> Given instruction:
Copy every line of the data exactly, leaving nothing out.

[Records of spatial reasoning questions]
-------
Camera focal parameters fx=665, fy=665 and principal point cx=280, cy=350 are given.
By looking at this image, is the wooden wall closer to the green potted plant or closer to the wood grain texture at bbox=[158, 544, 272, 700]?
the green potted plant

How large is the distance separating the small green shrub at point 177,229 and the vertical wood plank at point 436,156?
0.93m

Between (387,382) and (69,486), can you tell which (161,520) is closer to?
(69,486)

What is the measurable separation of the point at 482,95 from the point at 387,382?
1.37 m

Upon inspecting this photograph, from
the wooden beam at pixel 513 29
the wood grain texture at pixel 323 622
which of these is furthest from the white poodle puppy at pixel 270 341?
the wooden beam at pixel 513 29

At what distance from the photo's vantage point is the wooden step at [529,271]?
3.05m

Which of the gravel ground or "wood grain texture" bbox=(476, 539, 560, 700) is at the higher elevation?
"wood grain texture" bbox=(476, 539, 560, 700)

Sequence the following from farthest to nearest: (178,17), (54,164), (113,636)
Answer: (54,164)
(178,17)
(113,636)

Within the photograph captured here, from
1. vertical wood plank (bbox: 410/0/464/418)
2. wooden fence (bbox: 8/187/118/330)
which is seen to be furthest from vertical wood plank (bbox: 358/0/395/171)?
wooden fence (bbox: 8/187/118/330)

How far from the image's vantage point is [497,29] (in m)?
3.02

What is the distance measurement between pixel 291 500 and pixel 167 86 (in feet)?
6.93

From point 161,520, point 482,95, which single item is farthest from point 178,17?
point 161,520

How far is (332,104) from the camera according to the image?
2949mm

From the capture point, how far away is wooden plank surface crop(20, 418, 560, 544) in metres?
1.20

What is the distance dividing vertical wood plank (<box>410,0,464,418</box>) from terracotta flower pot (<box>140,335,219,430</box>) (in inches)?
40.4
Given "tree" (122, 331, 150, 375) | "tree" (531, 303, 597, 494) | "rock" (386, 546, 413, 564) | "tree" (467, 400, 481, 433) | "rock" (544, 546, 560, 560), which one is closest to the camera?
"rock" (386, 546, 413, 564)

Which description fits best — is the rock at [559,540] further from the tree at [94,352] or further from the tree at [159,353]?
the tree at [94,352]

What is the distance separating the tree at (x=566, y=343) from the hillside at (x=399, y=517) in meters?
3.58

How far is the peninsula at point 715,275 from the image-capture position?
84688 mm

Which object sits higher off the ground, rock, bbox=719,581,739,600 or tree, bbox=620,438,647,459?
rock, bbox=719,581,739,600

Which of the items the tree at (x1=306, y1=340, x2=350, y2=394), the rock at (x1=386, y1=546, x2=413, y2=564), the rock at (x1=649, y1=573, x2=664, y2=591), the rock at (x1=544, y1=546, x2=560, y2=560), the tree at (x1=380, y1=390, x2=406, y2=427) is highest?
-------
> Exercise solution:
Camera focal parameters fx=665, fy=665 and principal point cx=280, cy=350 are given.
By looking at this image, is the wooden wall closer to the green potted plant or closer to the wood grain texture at bbox=[158, 544, 272, 700]?
the green potted plant

How large is the distance separating the small green shrub at point 177,229 and the vertical wood plank at point 436,156?
0.93m

Between (387,382) and (69,486), can you tell which (161,520) is closer to?
(69,486)

What is the measurable separation of the point at 482,95 from the point at 387,382?
1.37 m

Upon inspecting this photograph, from
the wooden beam at pixel 513 29
the wood grain texture at pixel 323 622
which of these is furthest from the white poodle puppy at pixel 270 341?
the wooden beam at pixel 513 29

At what distance from the photo's vantage point is the wooden step at [529,271]?
3.05m

Which of the gravel ground or "wood grain texture" bbox=(476, 539, 560, 700) is at the higher elevation?
"wood grain texture" bbox=(476, 539, 560, 700)

Sequence the following from farthest to nearest: (178,17), (54,164), (113,636)
Answer: (54,164)
(178,17)
(113,636)

Within the photograph captured here, from
1. vertical wood plank (bbox: 410/0/464/418)
2. wooden fence (bbox: 8/187/118/330)
which is seen to be furthest from vertical wood plank (bbox: 358/0/395/171)?
wooden fence (bbox: 8/187/118/330)

How far from the image's vantage point is [497,29] (in m)?
3.02

What is the distance measurement between pixel 291 500 and pixel 167 86 (in feet)?
6.93

From point 161,520, point 482,95, which single item is farthest from point 178,17?
point 161,520

How far is (332,104) from the camera according to the image?
2949mm

From the capture point, how far away is wooden plank surface crop(20, 418, 560, 544) in metres?
1.20

What is the distance dividing vertical wood plank (<box>410,0,464,418</box>) from terracotta flower pot (<box>140,335,219,430</box>) (in inches)?
40.4
Given "tree" (122, 331, 150, 375) | "tree" (531, 303, 597, 494) | "rock" (386, 546, 413, 564) | "tree" (467, 400, 481, 433) | "rock" (544, 546, 560, 560), which one is closest to the camera?
"rock" (386, 546, 413, 564)

Which description fits best — is the rock at [559,540] further from the tree at [94,352] or further from the tree at [159,353]?
the tree at [94,352]

What is the distance separating the tree at (x=566, y=343) from the hillside at (x=399, y=517) in meters?
3.58

How far is the peninsula at point 715,275 from the image-capture position?
84688 mm

Which object sits higher off the ground, rock, bbox=719,581,739,600 or tree, bbox=620,438,647,459?
rock, bbox=719,581,739,600

Which of the items the tree at (x1=306, y1=340, x2=350, y2=394), the rock at (x1=386, y1=546, x2=413, y2=564), the rock at (x1=649, y1=573, x2=664, y2=591), the rock at (x1=544, y1=546, x2=560, y2=560), the tree at (x1=380, y1=390, x2=406, y2=427) is highest?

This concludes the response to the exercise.